Source text
Kurd, Hassan and Ali stood trial at Leicester Crown Court beginning in November 2018. The trial lasted for five weeks. They were each assisted by a Kurdish interpreter throughout and they pleaded not guilty to all charges.

Both Hassan and Ali took the stand in their defence. Hassan maintained throughout examination that he knew nothing about either the insurance scam or the setting of the fire. He claimed not to have seen the explosion, despite his close proximity to the scene at the relevant time.

Ali also maintained his innocence throughout examination; despite CCTV images showing that the car in which he was a passenger was close by after the blast, he claimed not to have seen or heard the explosion. When asked about the plan to kill Ijevleva he stated: “It’s not possible. Who would accept to do a horrific thing like this?”. Both claimed they only became aware of the explosion the following day.

During the trial, Prosecutor David Herbert QC told the court that Viktorija Ijevleva had helped obtain insurance for the shop, but was left to die because "she knew too much" about the scam. The court also heard that, while on remand, Kurd told a fellow inmate that he did not want to split the proceeds with Ijevleva and he thought the insurance firm would pay out more if people died. It was further claimed that both Kurd and Ali were aware that the Ragoobeer family were in residence at the time they set the fire and that, due to the quantity of petrol and accelerants used, they must have known that the occupants would die.

Kurd elected not to give evidence in his defence.

===Convictions and sentencing===

On 28 December 2018, Kurd, Ali and Hassan were unanimously convicted of five counts of murder. They were also convicted of fraudulently conspiring with Viktorija Ijevleva to make a financial gain by dishonestly pursuing an insurance claim in respect of the fire.

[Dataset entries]
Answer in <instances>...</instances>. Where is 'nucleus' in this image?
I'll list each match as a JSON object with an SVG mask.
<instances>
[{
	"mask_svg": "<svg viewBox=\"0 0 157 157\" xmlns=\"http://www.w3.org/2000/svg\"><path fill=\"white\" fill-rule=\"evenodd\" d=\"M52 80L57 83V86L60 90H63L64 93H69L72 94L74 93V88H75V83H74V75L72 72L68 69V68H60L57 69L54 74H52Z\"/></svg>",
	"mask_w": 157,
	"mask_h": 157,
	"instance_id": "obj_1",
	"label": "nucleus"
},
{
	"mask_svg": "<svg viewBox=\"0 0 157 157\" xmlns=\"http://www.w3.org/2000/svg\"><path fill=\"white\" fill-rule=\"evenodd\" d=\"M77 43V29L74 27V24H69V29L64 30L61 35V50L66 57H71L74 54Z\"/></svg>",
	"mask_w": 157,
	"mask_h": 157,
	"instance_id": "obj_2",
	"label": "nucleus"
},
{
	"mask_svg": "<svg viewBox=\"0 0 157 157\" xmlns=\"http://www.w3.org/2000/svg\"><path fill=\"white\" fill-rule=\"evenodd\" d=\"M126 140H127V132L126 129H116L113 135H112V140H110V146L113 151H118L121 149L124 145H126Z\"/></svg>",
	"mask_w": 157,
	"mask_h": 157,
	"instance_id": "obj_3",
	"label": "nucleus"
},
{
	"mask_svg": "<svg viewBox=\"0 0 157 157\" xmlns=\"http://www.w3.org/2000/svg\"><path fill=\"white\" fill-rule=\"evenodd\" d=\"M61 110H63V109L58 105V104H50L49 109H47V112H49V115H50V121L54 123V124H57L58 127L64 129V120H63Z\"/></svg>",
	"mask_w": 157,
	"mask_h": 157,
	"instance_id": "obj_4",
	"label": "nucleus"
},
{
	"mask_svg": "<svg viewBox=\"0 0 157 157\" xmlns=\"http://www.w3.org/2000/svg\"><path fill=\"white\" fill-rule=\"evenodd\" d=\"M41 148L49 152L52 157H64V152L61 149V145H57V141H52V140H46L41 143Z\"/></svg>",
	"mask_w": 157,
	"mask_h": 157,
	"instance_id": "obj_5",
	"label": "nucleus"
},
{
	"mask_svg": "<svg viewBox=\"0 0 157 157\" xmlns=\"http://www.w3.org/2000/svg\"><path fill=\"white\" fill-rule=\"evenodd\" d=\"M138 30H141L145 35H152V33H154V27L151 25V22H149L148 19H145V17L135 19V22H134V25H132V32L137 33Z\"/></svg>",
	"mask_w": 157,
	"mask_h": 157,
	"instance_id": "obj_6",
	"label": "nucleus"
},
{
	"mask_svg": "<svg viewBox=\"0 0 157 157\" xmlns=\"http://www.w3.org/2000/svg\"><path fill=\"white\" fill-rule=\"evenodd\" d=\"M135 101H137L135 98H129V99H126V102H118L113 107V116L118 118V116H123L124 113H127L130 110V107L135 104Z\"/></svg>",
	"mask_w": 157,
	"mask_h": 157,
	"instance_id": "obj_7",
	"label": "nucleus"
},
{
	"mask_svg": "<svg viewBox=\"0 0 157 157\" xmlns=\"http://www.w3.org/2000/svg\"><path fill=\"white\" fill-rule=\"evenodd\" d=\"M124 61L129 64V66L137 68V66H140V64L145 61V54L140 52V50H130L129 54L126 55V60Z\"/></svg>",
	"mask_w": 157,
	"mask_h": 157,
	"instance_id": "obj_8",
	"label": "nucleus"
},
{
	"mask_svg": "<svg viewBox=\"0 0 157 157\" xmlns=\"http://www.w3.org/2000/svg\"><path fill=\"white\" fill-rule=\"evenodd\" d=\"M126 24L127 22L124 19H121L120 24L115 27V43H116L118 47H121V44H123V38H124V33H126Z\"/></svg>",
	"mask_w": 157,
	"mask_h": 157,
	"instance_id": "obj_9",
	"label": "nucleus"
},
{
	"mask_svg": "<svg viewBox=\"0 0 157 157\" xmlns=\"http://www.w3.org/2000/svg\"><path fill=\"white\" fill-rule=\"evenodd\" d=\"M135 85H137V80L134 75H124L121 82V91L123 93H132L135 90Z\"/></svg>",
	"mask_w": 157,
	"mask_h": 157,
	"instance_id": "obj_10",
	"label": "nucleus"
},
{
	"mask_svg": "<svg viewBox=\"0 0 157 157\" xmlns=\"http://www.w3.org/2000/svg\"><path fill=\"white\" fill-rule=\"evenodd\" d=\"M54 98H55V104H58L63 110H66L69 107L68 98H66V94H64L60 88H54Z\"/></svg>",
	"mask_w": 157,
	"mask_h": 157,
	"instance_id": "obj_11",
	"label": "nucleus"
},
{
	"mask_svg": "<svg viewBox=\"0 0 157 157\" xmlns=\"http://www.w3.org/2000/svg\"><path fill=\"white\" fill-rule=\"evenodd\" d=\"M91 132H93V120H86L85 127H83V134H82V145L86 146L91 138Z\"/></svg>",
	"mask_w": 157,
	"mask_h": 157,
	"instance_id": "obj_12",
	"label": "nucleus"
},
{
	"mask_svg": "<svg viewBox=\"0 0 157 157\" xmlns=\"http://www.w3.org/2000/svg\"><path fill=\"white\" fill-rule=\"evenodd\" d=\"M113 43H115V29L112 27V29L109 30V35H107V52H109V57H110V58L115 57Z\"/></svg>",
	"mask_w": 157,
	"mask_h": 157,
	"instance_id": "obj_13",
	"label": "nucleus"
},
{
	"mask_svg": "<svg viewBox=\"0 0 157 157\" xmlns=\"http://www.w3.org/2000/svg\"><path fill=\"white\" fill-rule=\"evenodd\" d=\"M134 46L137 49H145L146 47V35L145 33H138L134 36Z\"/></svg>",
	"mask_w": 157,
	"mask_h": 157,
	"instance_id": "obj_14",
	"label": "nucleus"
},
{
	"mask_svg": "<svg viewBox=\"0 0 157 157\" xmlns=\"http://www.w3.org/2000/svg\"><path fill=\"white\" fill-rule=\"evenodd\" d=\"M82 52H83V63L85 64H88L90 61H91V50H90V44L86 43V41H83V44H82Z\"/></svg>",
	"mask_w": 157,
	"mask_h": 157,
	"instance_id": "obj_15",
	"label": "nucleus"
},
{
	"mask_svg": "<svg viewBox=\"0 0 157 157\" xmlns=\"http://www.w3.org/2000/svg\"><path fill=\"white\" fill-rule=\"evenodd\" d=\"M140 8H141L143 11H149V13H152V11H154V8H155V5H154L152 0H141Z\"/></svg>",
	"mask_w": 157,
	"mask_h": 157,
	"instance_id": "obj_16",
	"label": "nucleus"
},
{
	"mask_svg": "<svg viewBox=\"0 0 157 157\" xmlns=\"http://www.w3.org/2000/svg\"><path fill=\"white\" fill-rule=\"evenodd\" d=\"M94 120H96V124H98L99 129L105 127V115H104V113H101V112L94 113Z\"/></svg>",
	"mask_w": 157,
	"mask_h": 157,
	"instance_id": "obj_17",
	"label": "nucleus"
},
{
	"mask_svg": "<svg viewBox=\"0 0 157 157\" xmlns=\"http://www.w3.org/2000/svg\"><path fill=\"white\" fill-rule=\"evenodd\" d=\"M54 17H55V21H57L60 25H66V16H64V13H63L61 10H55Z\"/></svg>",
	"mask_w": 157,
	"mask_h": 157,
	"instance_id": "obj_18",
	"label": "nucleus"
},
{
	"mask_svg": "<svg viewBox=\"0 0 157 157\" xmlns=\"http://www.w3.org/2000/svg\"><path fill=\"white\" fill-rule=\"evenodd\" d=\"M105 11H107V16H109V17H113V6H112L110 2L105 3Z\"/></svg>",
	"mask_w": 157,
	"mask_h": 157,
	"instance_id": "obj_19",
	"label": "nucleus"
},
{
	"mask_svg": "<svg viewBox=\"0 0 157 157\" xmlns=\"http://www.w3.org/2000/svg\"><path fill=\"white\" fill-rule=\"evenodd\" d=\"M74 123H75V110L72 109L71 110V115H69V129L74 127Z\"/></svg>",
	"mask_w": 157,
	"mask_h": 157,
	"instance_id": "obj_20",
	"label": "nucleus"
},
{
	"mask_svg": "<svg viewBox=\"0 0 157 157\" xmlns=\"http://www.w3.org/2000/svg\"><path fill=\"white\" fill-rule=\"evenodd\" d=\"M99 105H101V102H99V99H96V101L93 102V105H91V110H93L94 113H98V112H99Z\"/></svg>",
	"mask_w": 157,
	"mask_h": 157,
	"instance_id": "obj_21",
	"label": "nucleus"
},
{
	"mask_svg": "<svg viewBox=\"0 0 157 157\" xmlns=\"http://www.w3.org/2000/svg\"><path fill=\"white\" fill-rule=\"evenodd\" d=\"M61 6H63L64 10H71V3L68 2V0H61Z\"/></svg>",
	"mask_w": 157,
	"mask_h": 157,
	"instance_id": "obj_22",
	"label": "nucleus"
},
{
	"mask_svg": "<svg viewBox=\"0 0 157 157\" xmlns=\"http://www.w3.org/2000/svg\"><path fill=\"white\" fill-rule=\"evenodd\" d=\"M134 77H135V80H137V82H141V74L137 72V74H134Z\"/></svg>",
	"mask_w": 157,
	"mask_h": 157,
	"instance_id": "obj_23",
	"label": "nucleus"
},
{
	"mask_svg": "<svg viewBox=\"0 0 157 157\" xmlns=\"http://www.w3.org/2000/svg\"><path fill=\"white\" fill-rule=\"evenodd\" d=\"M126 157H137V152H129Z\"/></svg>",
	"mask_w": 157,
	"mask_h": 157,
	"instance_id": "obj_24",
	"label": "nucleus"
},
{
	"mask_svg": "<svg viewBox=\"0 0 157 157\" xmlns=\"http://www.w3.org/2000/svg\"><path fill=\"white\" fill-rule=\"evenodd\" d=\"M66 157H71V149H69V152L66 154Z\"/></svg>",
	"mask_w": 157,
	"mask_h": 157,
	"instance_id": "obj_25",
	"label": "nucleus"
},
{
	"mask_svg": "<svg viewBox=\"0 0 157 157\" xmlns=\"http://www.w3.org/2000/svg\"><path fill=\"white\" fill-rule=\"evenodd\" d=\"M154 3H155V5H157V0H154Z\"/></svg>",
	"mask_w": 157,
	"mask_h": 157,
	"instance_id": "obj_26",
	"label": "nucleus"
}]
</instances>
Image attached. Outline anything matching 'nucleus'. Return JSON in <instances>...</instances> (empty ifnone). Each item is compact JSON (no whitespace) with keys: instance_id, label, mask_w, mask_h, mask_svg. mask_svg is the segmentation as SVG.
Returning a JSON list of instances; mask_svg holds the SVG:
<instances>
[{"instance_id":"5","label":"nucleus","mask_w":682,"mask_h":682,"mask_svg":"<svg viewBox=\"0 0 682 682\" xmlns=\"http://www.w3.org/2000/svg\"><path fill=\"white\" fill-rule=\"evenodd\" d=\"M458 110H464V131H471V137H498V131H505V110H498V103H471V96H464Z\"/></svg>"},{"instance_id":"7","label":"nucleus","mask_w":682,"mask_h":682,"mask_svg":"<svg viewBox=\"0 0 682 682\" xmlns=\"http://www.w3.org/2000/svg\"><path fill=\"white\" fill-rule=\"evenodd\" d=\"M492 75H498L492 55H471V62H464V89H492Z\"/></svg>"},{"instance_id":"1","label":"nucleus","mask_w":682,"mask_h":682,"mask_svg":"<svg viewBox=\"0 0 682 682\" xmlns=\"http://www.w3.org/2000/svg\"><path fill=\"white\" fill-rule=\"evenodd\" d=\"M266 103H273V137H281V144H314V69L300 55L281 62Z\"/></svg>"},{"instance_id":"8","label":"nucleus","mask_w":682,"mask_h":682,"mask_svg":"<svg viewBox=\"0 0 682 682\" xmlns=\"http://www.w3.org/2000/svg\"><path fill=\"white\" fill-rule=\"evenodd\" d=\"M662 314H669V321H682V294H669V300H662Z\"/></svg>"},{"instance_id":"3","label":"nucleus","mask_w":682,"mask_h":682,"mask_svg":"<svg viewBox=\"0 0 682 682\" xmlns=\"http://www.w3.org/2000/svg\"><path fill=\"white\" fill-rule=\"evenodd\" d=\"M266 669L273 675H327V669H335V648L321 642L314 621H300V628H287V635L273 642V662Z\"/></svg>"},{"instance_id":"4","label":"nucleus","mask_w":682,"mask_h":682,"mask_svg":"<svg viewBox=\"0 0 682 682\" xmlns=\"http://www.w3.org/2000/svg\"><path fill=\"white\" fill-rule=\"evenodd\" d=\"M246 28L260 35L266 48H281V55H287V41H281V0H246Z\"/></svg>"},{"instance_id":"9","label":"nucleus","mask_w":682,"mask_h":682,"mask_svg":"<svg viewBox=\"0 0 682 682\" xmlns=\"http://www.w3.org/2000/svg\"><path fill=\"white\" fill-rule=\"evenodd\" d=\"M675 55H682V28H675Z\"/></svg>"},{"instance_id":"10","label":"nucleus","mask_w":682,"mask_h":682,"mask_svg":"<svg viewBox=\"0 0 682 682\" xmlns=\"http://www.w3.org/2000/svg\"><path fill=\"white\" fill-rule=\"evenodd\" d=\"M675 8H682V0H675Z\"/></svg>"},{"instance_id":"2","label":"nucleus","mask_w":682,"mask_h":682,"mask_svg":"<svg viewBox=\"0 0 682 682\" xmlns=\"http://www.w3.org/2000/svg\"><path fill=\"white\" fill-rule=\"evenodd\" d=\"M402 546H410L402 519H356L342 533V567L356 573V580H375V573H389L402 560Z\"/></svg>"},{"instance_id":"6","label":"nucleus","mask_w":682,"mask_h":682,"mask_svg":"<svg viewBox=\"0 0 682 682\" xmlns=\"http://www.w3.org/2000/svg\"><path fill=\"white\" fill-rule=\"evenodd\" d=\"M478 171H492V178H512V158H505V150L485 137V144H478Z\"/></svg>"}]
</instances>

What to work on
1/ In the trial account, which court held the trial of Kurd, Hassan and Ali?
2/ Print the portion of the trial account from "On 28 December" to "respect of the fire.".

Task-by-task results
1/ Leicester Crown Court.

2/
On 28 December 2018, Kurd, Ali and Hassan were unanimously convicted of five counts of murder. They were also convicted of fraudulently conspiring with Viktorija Ijevleva to make a financial gain by dishonestly pursuing an insurance claim in respect of the fire.